[TASK SET]
(1) Repeat word for word the part of the adversarial datasets text starting with "The module implements" and going on through "the ART framework.".
(2) Carry on the text about adversarial datasets from the point where it stops.

[SOURCE TEXT]
----------

Adversarial Datasets

The module implements functionality to return adversarial datasets of various data modalities. By default, this is a NumPy ArmoryDataGenerator which implements the methods needed by the ART framework.

There are two kinds of adversarial datasets in Armory: preloaded as well as green-screen. Preloaded datasets contain examples with universal adversarial perturbations. For preloaded adversarial datasets, get_batch() returns a tuple of ((data_clean, data_adversarial), label_clean) for a specified batch size in numpy format, where data_clean and label_clean represent a clean example and its true label, and data_adversarial represents the corresponding adversarially attacked example. The lone exception is the APRICOT dataset, which is preloaded but returns a tuple of (data_adversarial, label_adversarial) as the images don't have benign counterparts.

----------

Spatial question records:
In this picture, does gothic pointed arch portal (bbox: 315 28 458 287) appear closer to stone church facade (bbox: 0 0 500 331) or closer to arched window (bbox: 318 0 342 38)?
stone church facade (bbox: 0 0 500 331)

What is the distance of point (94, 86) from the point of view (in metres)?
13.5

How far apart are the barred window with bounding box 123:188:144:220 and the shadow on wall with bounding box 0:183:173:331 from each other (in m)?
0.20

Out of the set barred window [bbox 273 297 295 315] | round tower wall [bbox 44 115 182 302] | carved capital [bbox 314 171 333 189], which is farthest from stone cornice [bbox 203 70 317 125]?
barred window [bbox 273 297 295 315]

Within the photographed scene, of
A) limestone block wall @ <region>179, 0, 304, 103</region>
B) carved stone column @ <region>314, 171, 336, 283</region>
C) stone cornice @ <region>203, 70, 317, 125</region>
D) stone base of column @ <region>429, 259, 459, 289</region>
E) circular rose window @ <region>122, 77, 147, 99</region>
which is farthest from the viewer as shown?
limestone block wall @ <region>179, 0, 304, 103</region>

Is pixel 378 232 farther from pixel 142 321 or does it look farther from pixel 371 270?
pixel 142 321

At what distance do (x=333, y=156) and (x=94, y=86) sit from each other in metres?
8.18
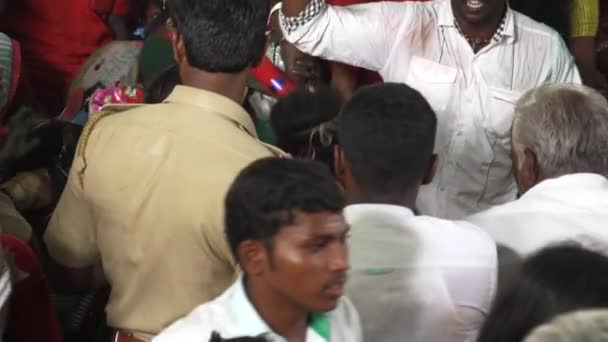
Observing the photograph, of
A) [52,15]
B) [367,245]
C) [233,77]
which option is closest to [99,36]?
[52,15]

----------

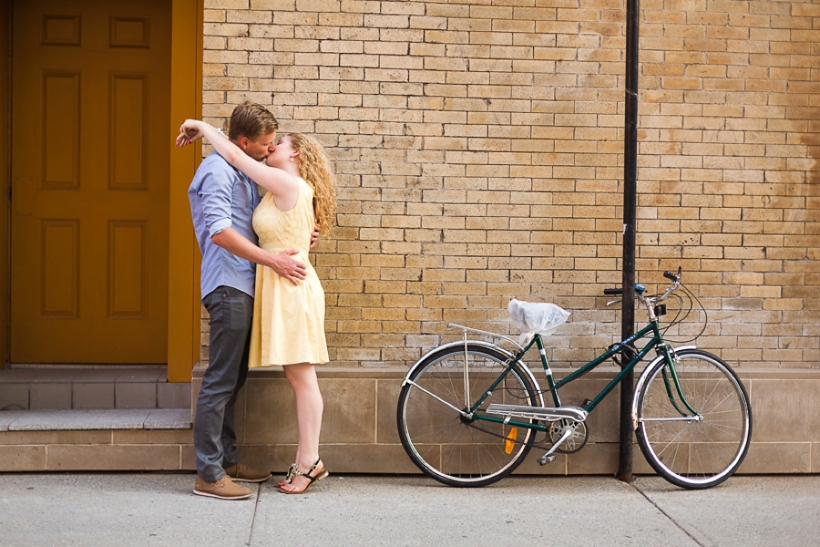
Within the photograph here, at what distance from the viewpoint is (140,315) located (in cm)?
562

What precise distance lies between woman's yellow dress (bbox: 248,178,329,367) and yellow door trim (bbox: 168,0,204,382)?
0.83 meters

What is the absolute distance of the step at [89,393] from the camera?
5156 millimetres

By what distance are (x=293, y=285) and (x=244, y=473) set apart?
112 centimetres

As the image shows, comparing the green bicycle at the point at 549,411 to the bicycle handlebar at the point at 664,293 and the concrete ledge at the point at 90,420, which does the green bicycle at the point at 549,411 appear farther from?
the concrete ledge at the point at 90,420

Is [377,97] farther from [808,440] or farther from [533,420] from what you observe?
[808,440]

----------

[TASK-BY-TASK OUTPUTS]
(1)
The module implements functionality to return adversarial datasets of various data modalities. By default, this is a NumPy ArmoryDataGenerator which implements the methods needed by the ART framework.

(2)
The green-screen adversarial datasets in Armory are DAPRICOT and CARLA. Each image in these datasets contains a green-screen, for which adversarial patches generated during an attack are inserted onto. For these datasets get_batch() returns a tuple of (data_adversarial, (objects_label, green_screen_label)).

Currently, datasets are loaded using TensorFlow Datasets from cached tfrecord files. If the files are not already present locally in your dataset_dir directory, Armory will download them from Two Six's public S3 dataset repository.

Green-screen Image and Video Datasets

name split Description Source Split x_shape x_type y_shape Size
"dapricot_dev_adversarial" ["small", medium", "large", "adversarial"] * Physical Adversarial Attacks on Object Detection dev (nb, 3, 1008, 756, 3) uint8 2-tuple 81 examples (3 images per example)
"dapricot_test_adversarial" ["small", medium", "large", "adversarial"] * Physical Adversarial Attacks on Object Detection test (nb, 3, 1008, 756, 3) uint8 2-tuple 324 examples (3 images per example)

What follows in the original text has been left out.